Had lunch with Teresa on Monday. Was amazed by her Roman Catholic tradition of saying grace. We had a good conversation in regards of her view on economics and religion and philosophy. She champions the Free Trade market. Another illumination.

Tuesday's worldview class by Rev. Burke was none the less illuminating. We talked about a biblical view of vocation. After going through the eyes of seeing vocation through Creation, Fall and Redemption (ala Francis Schaeffer & Nancy Pearcey), i asked suspiciously "How broad can this paradigm being applied?" (with suspicion that this paradigm is not practical in today's world on ALL vocation). Then i asked "can a Christian works with Coca-Cola?" Rev. Burke said "why not?". I replied "because Coke is not a healthy drink. There isn't anything good in it. So, if a Christian knowing that it is a bad drink, can he still work with the company?"

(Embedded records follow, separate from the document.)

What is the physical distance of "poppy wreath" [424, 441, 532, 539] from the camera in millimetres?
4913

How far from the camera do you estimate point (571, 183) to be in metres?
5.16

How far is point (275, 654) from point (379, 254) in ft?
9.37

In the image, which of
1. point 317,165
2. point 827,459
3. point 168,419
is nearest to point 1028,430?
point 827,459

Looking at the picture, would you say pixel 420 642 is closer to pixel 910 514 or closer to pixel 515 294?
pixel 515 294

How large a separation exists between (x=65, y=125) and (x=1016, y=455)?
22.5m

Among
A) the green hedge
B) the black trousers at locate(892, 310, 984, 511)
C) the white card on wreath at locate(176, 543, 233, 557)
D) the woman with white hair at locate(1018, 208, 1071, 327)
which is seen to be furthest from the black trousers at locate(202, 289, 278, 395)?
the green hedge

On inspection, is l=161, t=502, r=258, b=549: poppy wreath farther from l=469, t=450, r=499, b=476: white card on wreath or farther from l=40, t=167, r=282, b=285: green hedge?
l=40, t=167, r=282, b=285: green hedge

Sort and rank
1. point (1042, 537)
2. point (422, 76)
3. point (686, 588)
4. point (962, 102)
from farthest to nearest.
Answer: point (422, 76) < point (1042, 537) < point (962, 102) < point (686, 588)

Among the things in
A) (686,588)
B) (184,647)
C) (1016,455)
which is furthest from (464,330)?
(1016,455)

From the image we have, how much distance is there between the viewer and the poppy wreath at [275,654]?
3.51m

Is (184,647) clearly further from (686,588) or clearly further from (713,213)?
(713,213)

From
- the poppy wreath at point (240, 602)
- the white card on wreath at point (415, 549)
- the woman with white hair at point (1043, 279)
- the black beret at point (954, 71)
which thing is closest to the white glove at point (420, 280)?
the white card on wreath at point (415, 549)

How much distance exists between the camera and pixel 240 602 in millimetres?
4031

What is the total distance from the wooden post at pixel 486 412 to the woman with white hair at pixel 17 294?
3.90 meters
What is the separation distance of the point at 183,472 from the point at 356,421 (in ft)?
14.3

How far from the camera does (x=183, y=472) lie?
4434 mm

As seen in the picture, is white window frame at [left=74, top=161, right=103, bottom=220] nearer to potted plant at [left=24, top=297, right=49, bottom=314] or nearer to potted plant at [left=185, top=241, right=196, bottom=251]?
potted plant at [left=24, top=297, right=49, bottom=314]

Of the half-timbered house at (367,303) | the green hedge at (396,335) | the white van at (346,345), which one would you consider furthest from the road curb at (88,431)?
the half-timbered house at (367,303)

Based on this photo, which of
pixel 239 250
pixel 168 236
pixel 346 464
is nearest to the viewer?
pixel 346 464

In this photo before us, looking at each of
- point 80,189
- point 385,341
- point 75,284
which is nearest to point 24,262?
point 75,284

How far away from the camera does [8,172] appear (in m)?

These questions led me to think of other vocation such as prostitution. It seems like there is an unnecessary bias towards this vocation compared to others, such as Coca Cola, Gucci, Louis Vuitton, Merc-Benz etc. I still can't see the intrinsic difference between a prostitute and a Coca Cola marketer. Both fallen jobs, but why one to be accepted in this part of the world, while the other is not? Coca Cola is being accepted because of it's been socially accepted. Prostitution is not because it's not being accepted by our societies. But how about countries like New Zealand and Australia where prostitution is legal and socially acceptable?

Wednesday, August 09, 2006

Sonnet 18

TT rejuvenates Shakespeare's Sonnet 18 in me.

Shall I compare thee to a summer's day?
Thou art more lovely and more temperate:
Rough winds do shake the darling buds of May,
And summer's lease hath all too short a date:
Sometime too hot the eye of heaven shines,
And often is his gold complexion dimm'd;
And every fair from fair sometime declines,
By chance or nature's changing course untrimm'd;
But thy eternal summer shall not fade
Nor lose possession of that fair thou owest;
Nor shall Death brag thou wander'st in his shade,
When in eternal lines to time thou growest:
So long as men can breathe or eyes can see,
So long lives this and this gives life to thee.